Antinous, Hadrian's Villa, SPQR

Bust of Antinous, found at Hadrian’s Villa in 1790, Vatican Museums

Bust of Antinous, found at Hadrian's Villa in 1970, Vatican Museums

White, coarse-grained marble

Height: 100 cm (plus socle)

Vatican Museums, Vatican City (Sala Rontonda) Inv. 251

Provenance: Found at Hadrian’s Villa at Tivoli, 1790. Briefly exhibited in Paris from 1801 until the end of Napoleon’s regime.

The face of the emperor Hadrian’s young “favourite” is framed by thick hair with thick, curly ringlets falling over the forehead and below the neck. Although the broad, hollow chest is fairly typical of Antinous representations, the wide face and hair are not. This unusual hairstyle has been connected with Antinous’ servile beginners as an imperial slave of the emperor Trajan’s “familia”. (source: Vatican Museum, descriptive panel).

4 thoughts on “Bust of Antinous, found at Hadrian’s Villa in 1790, Vatican Museums”

  1. Really excellent blog! Wonderful photos and narratives of your own journeys!

    In all the reading I’ve done on Antinous, I’ve never heard it suggested before that he was a slave within Trajan’s family. (It has been suggested he’s a slave, though that tends to be in older scholarship that relies on Christian writings which say he was a slave.) Might you have a source on that? I’m always interested in at least knowing about these things and who is saying them where…

    1. Thank you for your kind words. The text is taken from the descriptive panel of the Vatican Museum. To be honest I have never heard that he was a slave of Trajan’s family either. I will try to get some info from the museum and will come back to you.

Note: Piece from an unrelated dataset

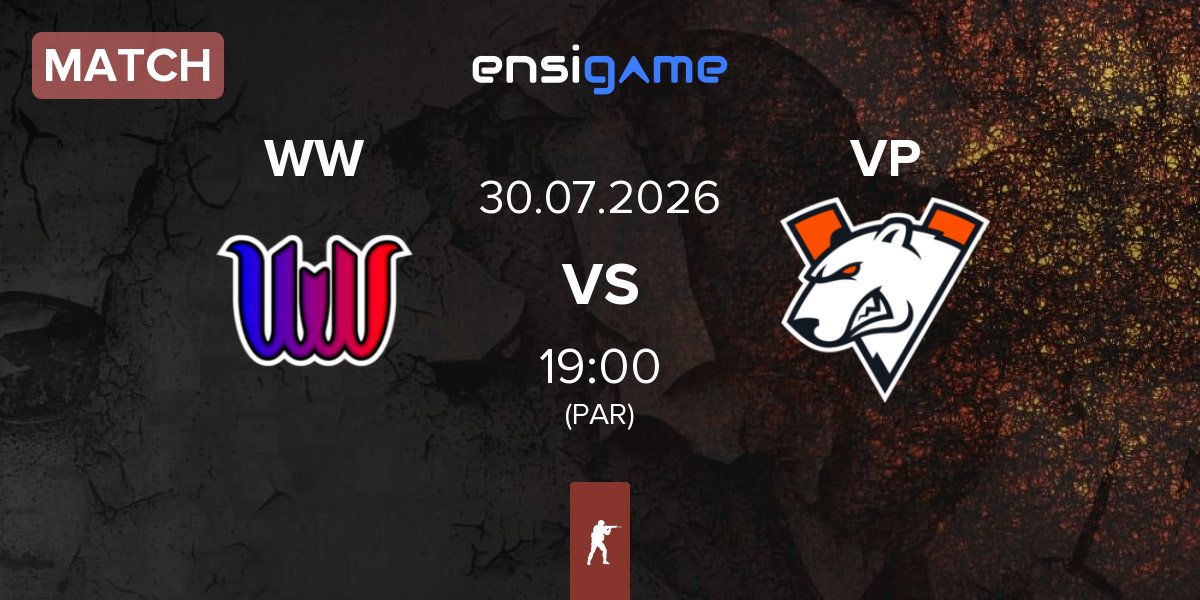 Match WW Team WW vs Virtus.Pro VP | 30.07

  2. I was just there today am quite surprised the bust is situated so near to the bust of Hadrian considering that erhm, it wasn’t a couple the catholic church would approve of? Eitherways, either the Vatican doesn’t know it’s history or it figures the masses are too busy looking at the larger figures rather than the more significant busts in such a prominent place.